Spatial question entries
- - - - - - -

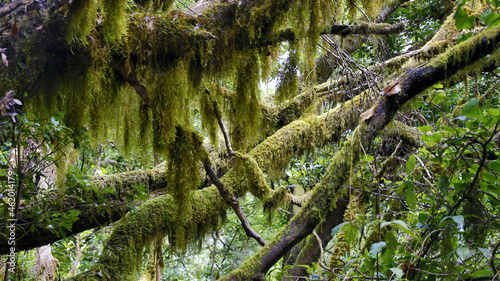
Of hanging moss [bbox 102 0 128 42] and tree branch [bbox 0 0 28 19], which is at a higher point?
tree branch [bbox 0 0 28 19]

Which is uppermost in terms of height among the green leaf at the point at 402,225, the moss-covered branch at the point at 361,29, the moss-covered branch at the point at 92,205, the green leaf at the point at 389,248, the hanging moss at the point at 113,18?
the hanging moss at the point at 113,18

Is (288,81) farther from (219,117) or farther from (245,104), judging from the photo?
(219,117)

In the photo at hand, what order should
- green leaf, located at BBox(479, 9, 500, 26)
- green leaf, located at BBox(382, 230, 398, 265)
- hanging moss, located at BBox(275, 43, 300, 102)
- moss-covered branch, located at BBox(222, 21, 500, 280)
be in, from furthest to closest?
1. hanging moss, located at BBox(275, 43, 300, 102)
2. moss-covered branch, located at BBox(222, 21, 500, 280)
3. green leaf, located at BBox(382, 230, 398, 265)
4. green leaf, located at BBox(479, 9, 500, 26)

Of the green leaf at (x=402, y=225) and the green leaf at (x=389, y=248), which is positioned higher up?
the green leaf at (x=402, y=225)

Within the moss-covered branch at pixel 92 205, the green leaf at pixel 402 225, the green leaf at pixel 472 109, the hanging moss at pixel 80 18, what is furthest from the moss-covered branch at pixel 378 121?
the hanging moss at pixel 80 18

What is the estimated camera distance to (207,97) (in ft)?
8.93

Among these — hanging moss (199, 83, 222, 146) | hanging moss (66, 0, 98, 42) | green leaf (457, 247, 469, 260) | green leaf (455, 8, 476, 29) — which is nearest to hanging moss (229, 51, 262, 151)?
hanging moss (199, 83, 222, 146)

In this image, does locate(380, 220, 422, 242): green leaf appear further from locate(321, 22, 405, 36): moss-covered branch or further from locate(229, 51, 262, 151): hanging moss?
locate(229, 51, 262, 151): hanging moss

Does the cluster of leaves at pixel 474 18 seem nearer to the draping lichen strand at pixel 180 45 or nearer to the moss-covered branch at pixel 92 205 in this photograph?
the draping lichen strand at pixel 180 45

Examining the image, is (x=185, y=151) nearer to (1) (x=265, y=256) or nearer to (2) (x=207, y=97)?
(2) (x=207, y=97)


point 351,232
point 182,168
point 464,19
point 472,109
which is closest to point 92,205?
point 182,168

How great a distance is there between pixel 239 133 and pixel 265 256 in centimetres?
104

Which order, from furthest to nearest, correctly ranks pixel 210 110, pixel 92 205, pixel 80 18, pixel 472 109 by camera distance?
pixel 210 110 < pixel 92 205 < pixel 80 18 < pixel 472 109

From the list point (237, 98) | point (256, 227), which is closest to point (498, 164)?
point (237, 98)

- - - - - - -

● **Task to complete**
Can you pull out the part of the records that opens with the line containing "In the photo at hand, what order should" and closes with the line containing "4. green leaf, located", reproducing every line unchanged with both end lines included?

● **Correct answer**
In the photo at hand, what order should
- green leaf, located at BBox(479, 9, 500, 26)
- green leaf, located at BBox(382, 230, 398, 265)
- hanging moss, located at BBox(275, 43, 300, 102)
- moss-covered branch, located at BBox(222, 21, 500, 280)
be in, from furthest to closest?
1. hanging moss, located at BBox(275, 43, 300, 102)
2. moss-covered branch, located at BBox(222, 21, 500, 280)
3. green leaf, located at BBox(382, 230, 398, 265)
4. green leaf, located at BBox(479, 9, 500, 26)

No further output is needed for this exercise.